Só ouvimos o kiai da sul-rio-grandense e o impacto. Acho (e eu não sou de achismos) que toda a UECE acordou com o kiai de Valvassori e a porrada na shinai de Ricieri. A primeira surpresa residia na shinai não ter sido quebrada. A segunda é que Talita ainda estava em sua base. Sim, estávamos pasmos com aquilo. Joelhos curvados, pés firmados no chão, ombro a ombro, antebraço a antebraço, shinai a shinai, cada uma um passo atrás antes de mais um golpe ensurdecedor e voltarem às posições, cada uma de “guarda aberta”. Talita com a shinai à lateral esquerda, a mão da tsuka não encostando ao joelho e a outra livre, a ponta da shinai não encostando ao chão. Camila com a shinai e a perna direita adiante, uma mão em cada extremo da tsuka. Isso foi a um ano e quatro meses.

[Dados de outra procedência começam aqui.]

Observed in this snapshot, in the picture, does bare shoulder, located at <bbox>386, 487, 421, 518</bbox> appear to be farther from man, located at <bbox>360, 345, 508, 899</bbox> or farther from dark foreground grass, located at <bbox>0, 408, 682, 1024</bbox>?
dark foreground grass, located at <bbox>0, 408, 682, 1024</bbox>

Um ano e quatro meses depois as duas na mesma posição do campo aberto do campus Itaperí. As duas já haviam pontuado, Matheus e eu com cigarros e cafés às mãos (não podia fumar, e daí?), Palavras-Prateadas só com o café – nós três em pé, quase enfartando –, Lynn e Fê e Eliete se perguntando o que estava acontecendo, a luta mais difícil do feminino daquela manhã, já que elas estavam muito equiparadas. “Mala, velho”, o Math, “‘cê não faz ideia do tanto que a Mila treinou pra esse campeonato”, eu gostava de como ele ria, aquele cara de hippie pilantra dele, eu gostava de vê-lo junto à minha irmã; a irmã dela, a Ana Paula, pessoa bem agradável também, diga-se logo. Os pais da Tali ficaram meio……. Conosco, mas… É, a mãe da Talita também ‘tava em pé, com o coração na boca. Todos nós íamos jantar juntos depois da competição era muitíssimo de meu agrado que aquilo acontecesse. Faltando menos de um minuto, ambas sofreram penalidade.
Agora sim a luta ia ficar realmente boa de se ver.